Avoid storing sensitive data on PRC-linked servers, including sites within the PRC or with PRC firms that are operating abroad, and do not send employees to the PRC with devices that contain sensitive data that could be subject to seizure. Prioritise data storage with trusted suppliers located outside of the PRC, based on factors such as legal compliance, commitment to ethical standards, and adherence to industry best practice. Notify relevant embassies within the PRC about any demands by authorities for sensitive information. 

Protect data rights and specify jurisdiction rights within contracts. When entering into business with PRC entities, companies should state clearly in contractual agreements where data is to be stored and how it can be accessed, with choice of law, forum selection, and arbitration clauses specifying a trusted, non-PRC jurisdiction. 

Reduce supply chain dependencies on China by building relationships with suppliers in other jurisdictions, maintaining stockpiles of key materials and resources to help endure geopolitical shocks (e.g. the unexpected introduction of export controls). Review and map supply chains in their entirety to identify key points of vulnerability and build short- and long-term strategies for diversifying supply bases. Identify specific sectors and suppliers that may be vulnerable to sanctions and counter-sanctions, and identify third-country alternatives to avoid supply chain disruption and penalties.

Recommendations for Policymakers

Publish guidance to businesses on resisting transnational repression.
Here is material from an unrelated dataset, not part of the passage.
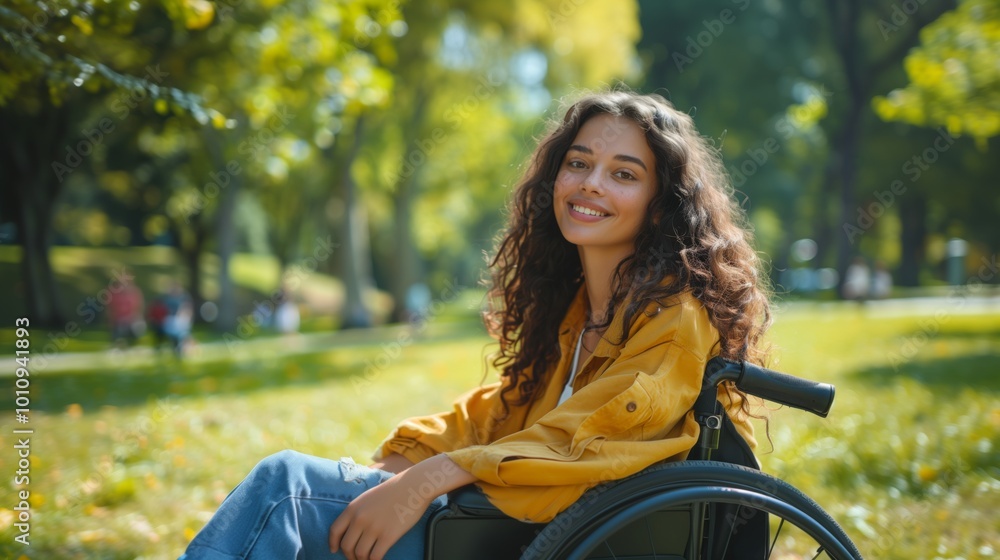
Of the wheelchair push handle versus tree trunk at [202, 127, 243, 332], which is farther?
tree trunk at [202, 127, 243, 332]

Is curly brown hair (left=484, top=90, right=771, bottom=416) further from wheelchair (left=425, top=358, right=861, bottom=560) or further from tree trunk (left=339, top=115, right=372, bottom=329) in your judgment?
tree trunk (left=339, top=115, right=372, bottom=329)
Governments should give robust guidance to businesses to ensure they understand the ethical, financial, reputational and legal risks posed to their businesses by transnational repression and extraterritorial lawfare. This should be shared both as a standalone advice sheet and incorporated into country-specific risk profiles maintained by national governments. Such guidance should include information on understanding business’ political rights obligations; recognising signs of transnational repression; establishing meaningful reporting mechanisms; and providing necessary support to employees, clients, and other stakeholders experiencing transnational repression. 

Establish inter- and intra-government task forces, bringing together relevant ministries and departments, to share intelligence and best practice about China’s evolving use of extraterritorial lawfare, with close consultation with business. This will ensure businesses have continually updated intelligence and support about the methods used, and ways to insulate against them.

Introduce mandatory human rights due diligence legislation to ensure businesses do not comply with extraterritorial demands to support the perpetration of transnational repression. Calls for such legislation have long been supported by leading voices in civil society and business, including major companies and investors. International standards on business and human rights require businesses to uphold all rights, including those set out in the International Covenant on Civil and Political Rights, which includes such rights as freedom of expression, association, and the right to privacy. Foreign governments’ efforts to monitor and silence overseas critics are a direct violation of these rights.

Bolster supply chain resilience and critical resource access: Significantly ramp up funding and resource for diversification initiatives in key industries, building on recent strategies to diversify strategic resources such as critical minerals, providing state support for industry to develop sources of strategic resources outside of the PRC. This can be measured through specific sourcing limits, for example, allowing no more than 40% of a given strategic resource to be sourced from a single country, and a more strategic focus on ‘friendshoring’. Deepen strategic stockpiles of key resources, including energy, critical minerals, pharmaceuticals, and others, to insulate against foreign coercion or supply shocks. These steps will help build national resilience against the extraterritorial application of export controls and counter-sanctions, as seen through repeated occurrences throughout 2025.